Caminé de la forma más lenta que pude, sintiendo el frío en mi cuerpo y el crujir de las piedras húmedas del balasto. Ningún otro pensamiento nuevo se me venía a la cabeza. Quizás ya estaba muerto y no me había dado cuenta.

Caminé por la línea férrea con dirección al norte, lo más lejos de la boletería, y me senté en uno de los rieles. Leí las cuarenta páginas, que a estas alturas eran lo único pendiente. Miraba cada cierto rato mi teléfono de reojo. Algún grado de esperanza involuntaria quería brotar por el rabillo de mi ojo, o quizás el vivo deseo de que me detuvieras.

Faltaban cinco minutos para las ocho de la tarde. Respiré hondo y apoyé mi cabeza sobre los rieles.
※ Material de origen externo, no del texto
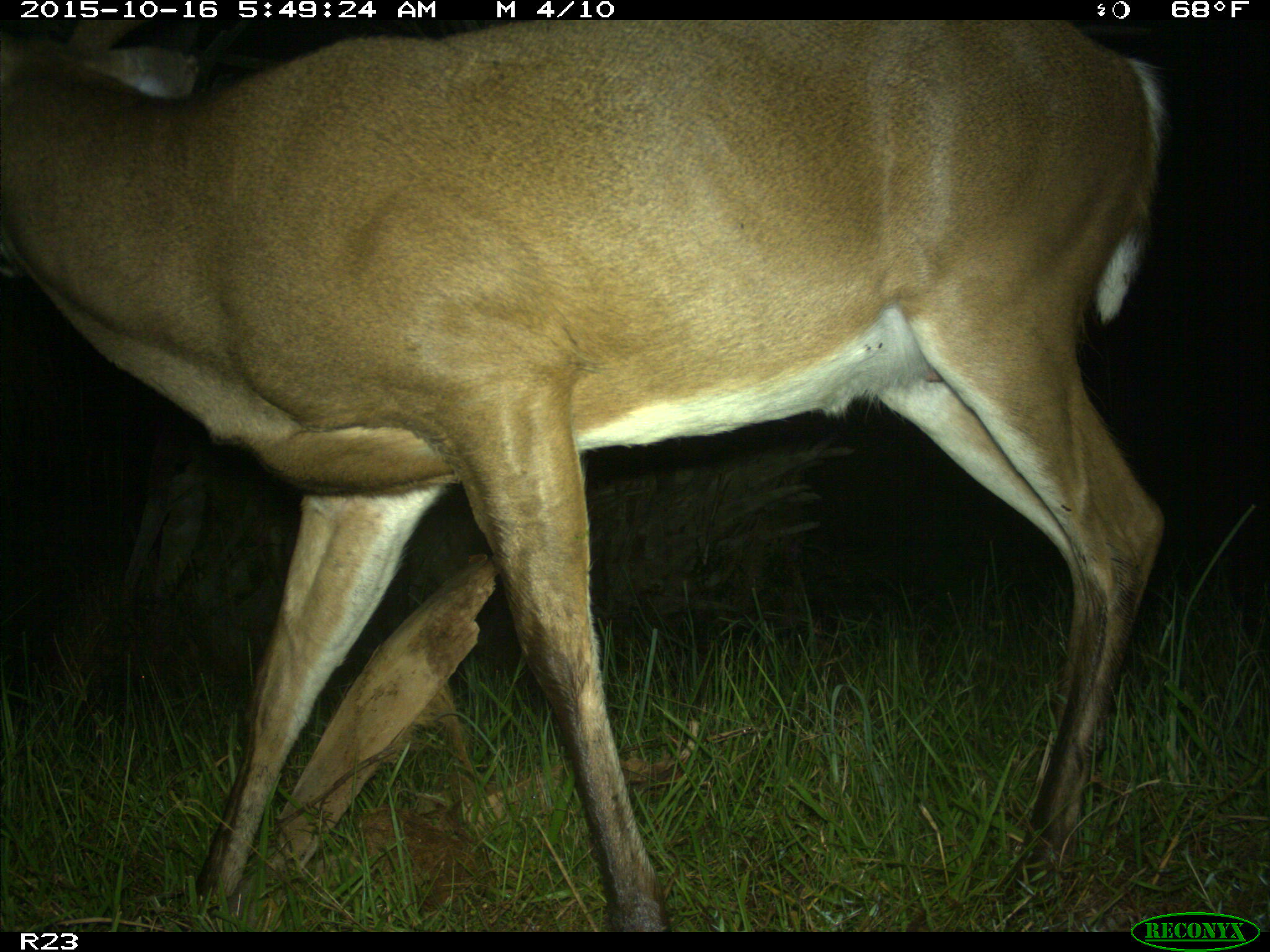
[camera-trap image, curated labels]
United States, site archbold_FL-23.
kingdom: Animalia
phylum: Chordata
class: Mammalia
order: Artiodactyla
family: Cervidae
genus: Odocoileus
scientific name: Odocoileus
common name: deer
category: unidentified deer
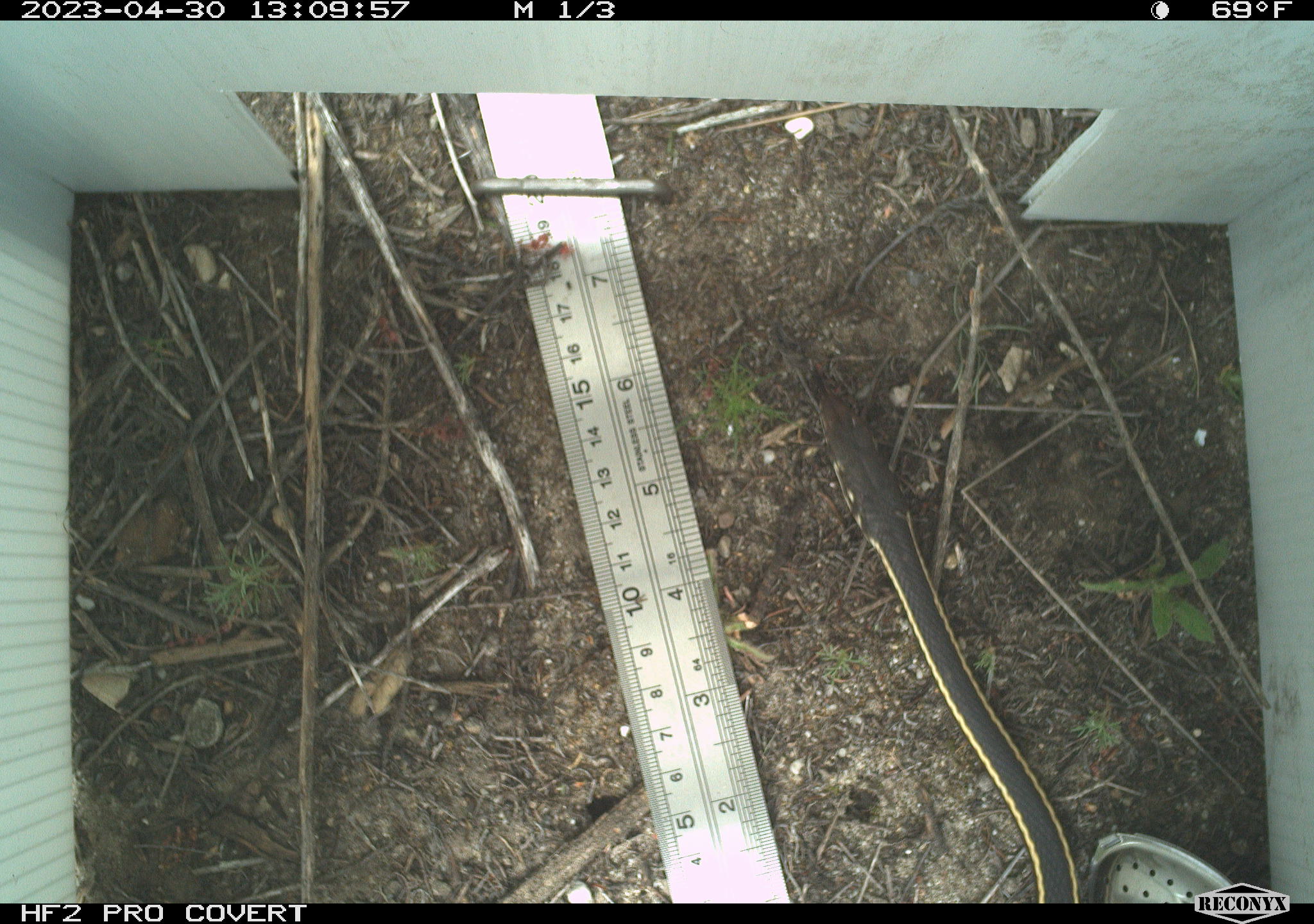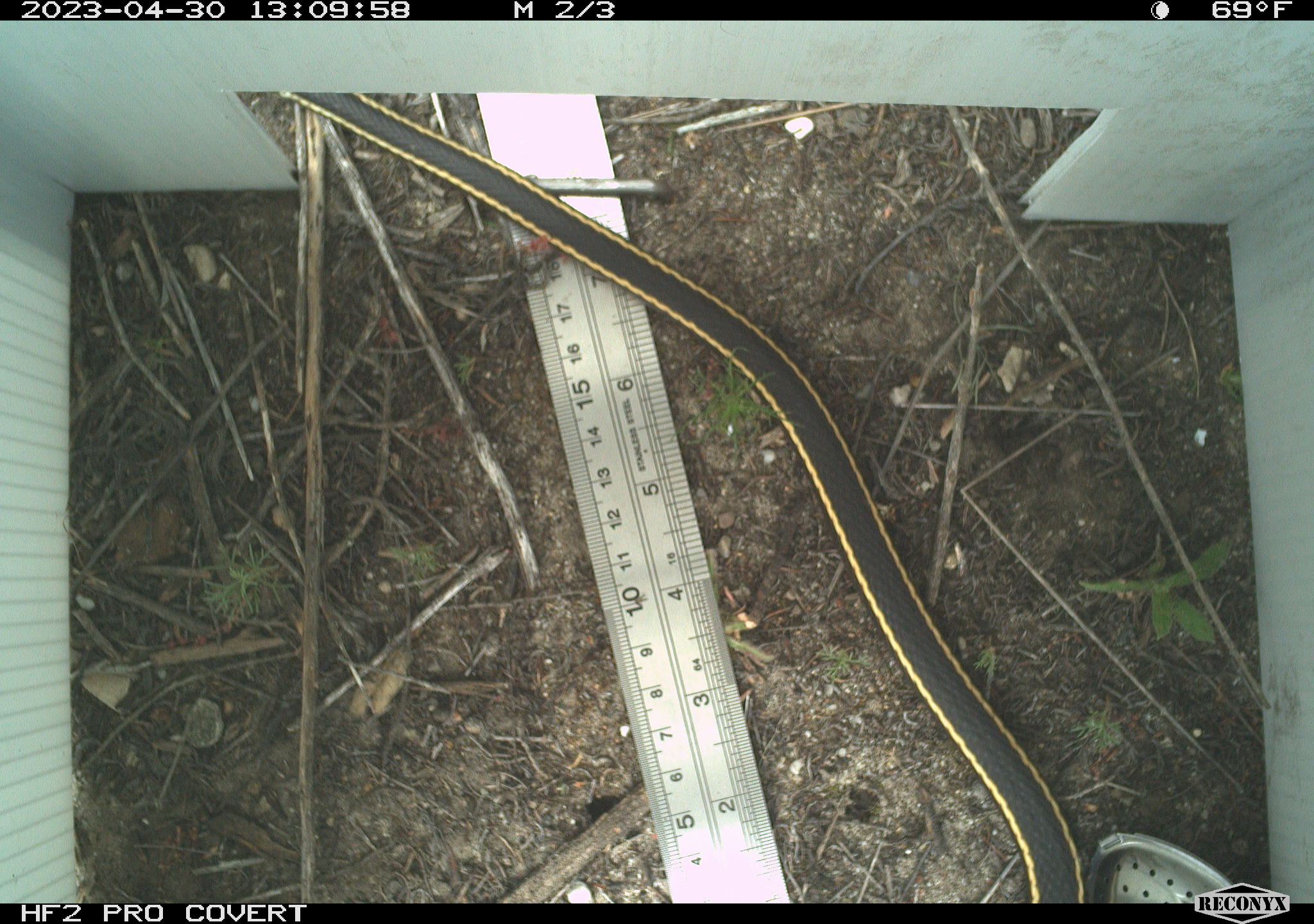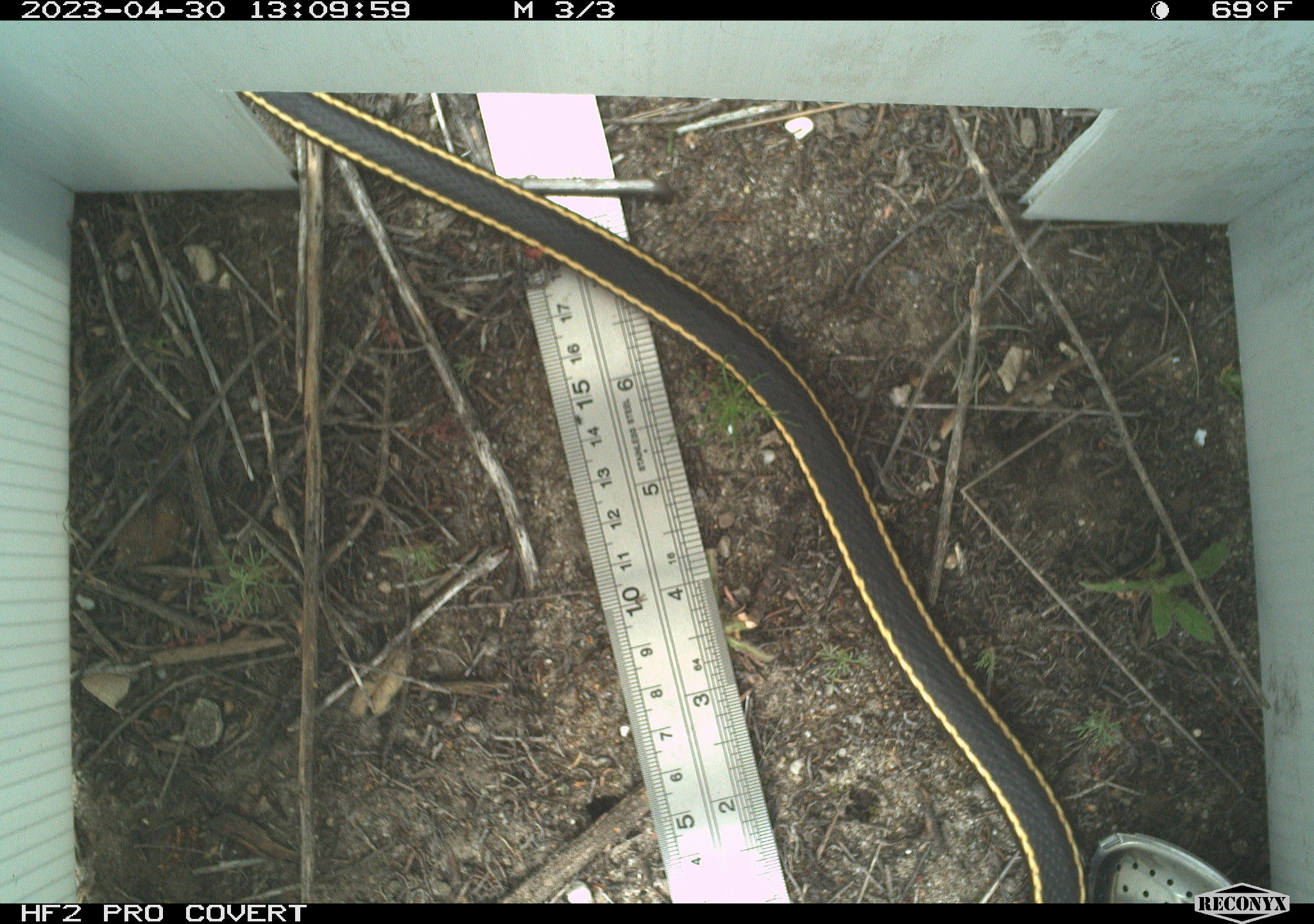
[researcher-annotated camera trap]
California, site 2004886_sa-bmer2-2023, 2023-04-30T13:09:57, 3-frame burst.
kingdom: Animalia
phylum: Chordata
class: Reptilia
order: Squamata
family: Colubridae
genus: Masticophis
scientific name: Masticophis lateralis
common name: striped racer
Striped racer (Masticophis lateralis).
Solo el frío y la oscuridad eran mis compañeros en esta tarde que se volvió noche, eso y la sensación de que el final sería el purgante absoluto.

Me recosté a mirar las estrellas y recordé aquello que dicen: que somos polvo de ellas. Crucé mis manos sobre mi pecho y cerré los ojos, esperando la llegada del tren.

Son las 23:30 y el tren no pasó. La yerba se fumó y el libro se leyó. La tristeza sigue aquí, conmigo. ¿Y el teléfono? El teléfono jamás sonó.

Creo que me quedaré aquí, contemplando la noche.